Я – первый раз в цирке. Нехорошо пахнет и очень много народа. Сижу притихшая и не свожу глаз с лож – ложи висят в воздухе – как люди влезают туда, и, главное, как они вылезают? Неужели – прыгают? Ведь нигде – никаких лестниц. Боже, как хорошо, что мы сидим совсем в другом месте, а ведь могли попасть и туда, как те несчастные, и как бы мы дальше жили, папа, мама и я? Ведь уйти-то нельзя? Перед моим носом что-то происходит, какие-то лошади бегают, какие-то люди кувыркаются, но все это – на земле, я за них не беспокоюсь – вот те, что в ложах, что с ними будет? Где они будут спать и что есть? Как им помочь? Я пытаюсь посоветоваться с папой и с мамой, но, оказывается, здесь вдобавок и разговаривать нельзя… Только однажды сочувственное мое внимание отвлекается от лож – когда молодые люди в темных тужурках с блестящими пуговицами выводят на арену каких-то зверей. Я сейчас же узнаю и тех и других: «Студенты со львами! – кричу я в восторге, – студенты на львах катаются!» Львов я очень хорошо знаю по картинкам в книжках, и мне ли не узнать студентов, если и мой папа и его товарищи ходят в таких же тужурках с такими же пуговицами!
«Аля, ешь курицу!» – «Я не могу, Мариночка!» – «Аля, ешь курицу!» – «Мариночка, она противная!» – «Это не она противная, а ты противная. Жуешь, жуешь… глотай сейчас же!» – «Я не могу, Мариночка!» – «Не можешь? Слушай, что я тебе скажу. Если ты сейчас же, вот сию же минуту, не проглотишь, у тебя вырастет куриная голова! Слышишь?» – «Слышу, Мариночка!»
Но кто-то отзывает маму, я быстро выплевываю куриную жвачку в кулак и отдаю кошке, которая давно ходит вокруг моего стула и со стуком трется о него головой. Мама возвращается. – «Ну что, проглотила?» – «Проглотила, Мариночка! – Честное слово!» – «Ну смотри! а то вырастет куриная голова…»
Я мрачно возвращаюсь в детскую и щупаю свою голову. Кажется, начинается. Ну конечно, уж затылок какой-то не такой. Интересно, какая вырастает, вареная или сырая? Куриная-то голова, в общем, ничего, если дома сидеть. Ведь дома все будут знать, что это я. Может быть, даже любить будут. И вдруг – обжигающая стыдом мысль: а как же, если я поеду на извозчике?!

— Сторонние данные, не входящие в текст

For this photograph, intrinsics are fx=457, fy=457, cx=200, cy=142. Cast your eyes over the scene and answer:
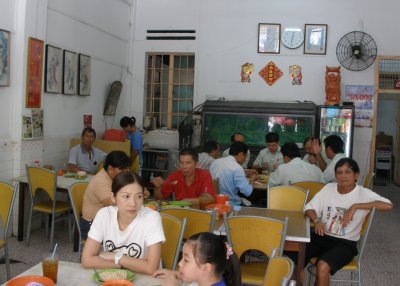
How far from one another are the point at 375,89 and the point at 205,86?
9.68 feet

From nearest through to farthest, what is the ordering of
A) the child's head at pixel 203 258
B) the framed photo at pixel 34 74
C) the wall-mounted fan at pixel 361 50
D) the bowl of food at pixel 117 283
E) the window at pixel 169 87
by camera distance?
the child's head at pixel 203 258
the bowl of food at pixel 117 283
the framed photo at pixel 34 74
the wall-mounted fan at pixel 361 50
the window at pixel 169 87

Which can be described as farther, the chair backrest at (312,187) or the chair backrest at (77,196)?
the chair backrest at (312,187)

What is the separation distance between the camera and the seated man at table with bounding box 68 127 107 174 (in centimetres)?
570

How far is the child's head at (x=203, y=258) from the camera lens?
1799 mm

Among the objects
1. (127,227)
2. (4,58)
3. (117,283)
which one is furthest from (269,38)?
(117,283)

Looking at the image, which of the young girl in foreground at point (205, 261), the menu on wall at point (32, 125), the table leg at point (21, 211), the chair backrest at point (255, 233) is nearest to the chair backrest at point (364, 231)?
the chair backrest at point (255, 233)

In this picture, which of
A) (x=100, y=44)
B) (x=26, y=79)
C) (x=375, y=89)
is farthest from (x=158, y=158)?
(x=375, y=89)

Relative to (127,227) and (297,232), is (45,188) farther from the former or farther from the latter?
(297,232)

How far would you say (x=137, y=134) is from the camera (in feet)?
23.8

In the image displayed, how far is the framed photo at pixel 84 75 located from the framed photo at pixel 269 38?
A: 3088 millimetres

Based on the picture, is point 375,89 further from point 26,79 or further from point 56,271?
point 56,271

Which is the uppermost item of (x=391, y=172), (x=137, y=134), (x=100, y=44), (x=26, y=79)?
(x=100, y=44)

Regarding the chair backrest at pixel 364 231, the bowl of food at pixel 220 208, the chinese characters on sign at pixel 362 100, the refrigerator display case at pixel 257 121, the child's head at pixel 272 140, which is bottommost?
the chair backrest at pixel 364 231

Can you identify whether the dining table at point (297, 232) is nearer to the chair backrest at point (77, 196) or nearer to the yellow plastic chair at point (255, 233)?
the yellow plastic chair at point (255, 233)
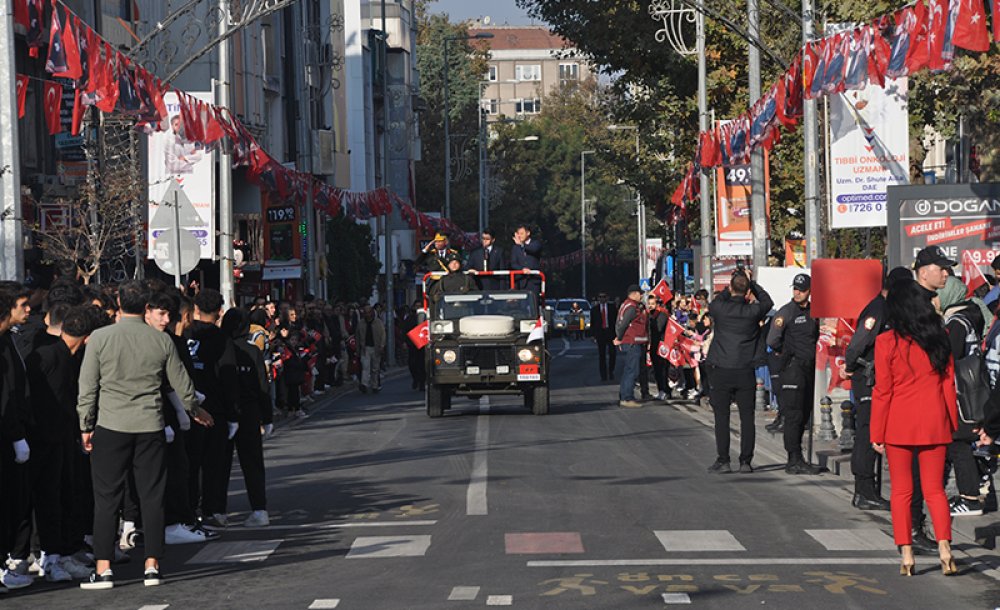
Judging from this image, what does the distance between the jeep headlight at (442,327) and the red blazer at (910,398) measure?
17.7m

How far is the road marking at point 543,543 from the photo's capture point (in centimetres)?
1294

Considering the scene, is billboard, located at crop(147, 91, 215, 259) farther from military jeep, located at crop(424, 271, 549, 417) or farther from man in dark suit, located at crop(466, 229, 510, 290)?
man in dark suit, located at crop(466, 229, 510, 290)

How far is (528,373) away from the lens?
28.8m

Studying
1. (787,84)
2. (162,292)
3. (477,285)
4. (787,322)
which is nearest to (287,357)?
(477,285)

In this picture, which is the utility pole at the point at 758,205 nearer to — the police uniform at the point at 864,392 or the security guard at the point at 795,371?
the security guard at the point at 795,371

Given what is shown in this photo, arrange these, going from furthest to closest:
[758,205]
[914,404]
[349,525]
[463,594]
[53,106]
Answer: [758,205] → [53,106] → [349,525] → [914,404] → [463,594]

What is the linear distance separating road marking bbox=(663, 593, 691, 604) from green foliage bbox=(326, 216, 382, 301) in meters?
47.0

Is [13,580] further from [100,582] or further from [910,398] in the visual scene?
[910,398]

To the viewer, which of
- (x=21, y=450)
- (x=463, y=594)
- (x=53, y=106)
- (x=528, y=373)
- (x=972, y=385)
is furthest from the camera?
(x=528, y=373)

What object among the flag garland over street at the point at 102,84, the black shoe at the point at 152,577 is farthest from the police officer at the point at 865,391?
the flag garland over street at the point at 102,84

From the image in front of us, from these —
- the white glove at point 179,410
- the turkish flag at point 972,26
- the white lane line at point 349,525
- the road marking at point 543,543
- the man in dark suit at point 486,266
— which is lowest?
the white lane line at point 349,525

На несколько дней в детскую поместили большое зеркало. «Пусть пока постоит у Али», – сказала Марина. Из зеркала на меня смотрит другая девочка, и эта девочка – я сама. Но так не бывает. Когда рядом с той, другой, в зеркале появляется моя Марина, в этом нет ничего удивительного. Марину я всегда вижу со стороны, снаружи, а я – это я, и чувствую себя изнутри. Чувствовать себя изнутри и в то же время видеть со стороны – нельзя. Словом, я была одна, а потом «меня» стало две, и это – раздражает. Где живу другая я? В зеркале жить нельзя, оно гладкое, а для жизни нужен простор, пространство. За зеркалом никого нет. Может быть, между зеркалом и задней его, шершавой, неполированной стенкой? Нет, я слишком большая девочка. Что это, что это и зачем? Вторая я не дает мне покоя, притягивает меня. Она угадывает мои намерения, она предвосхищает мои действия. Только собираюсь показать ей язык, а она его высунула. Только собираюсь поразить ее затейливой гримасой, а она уже корчит такую рожу, что мне и не придумать.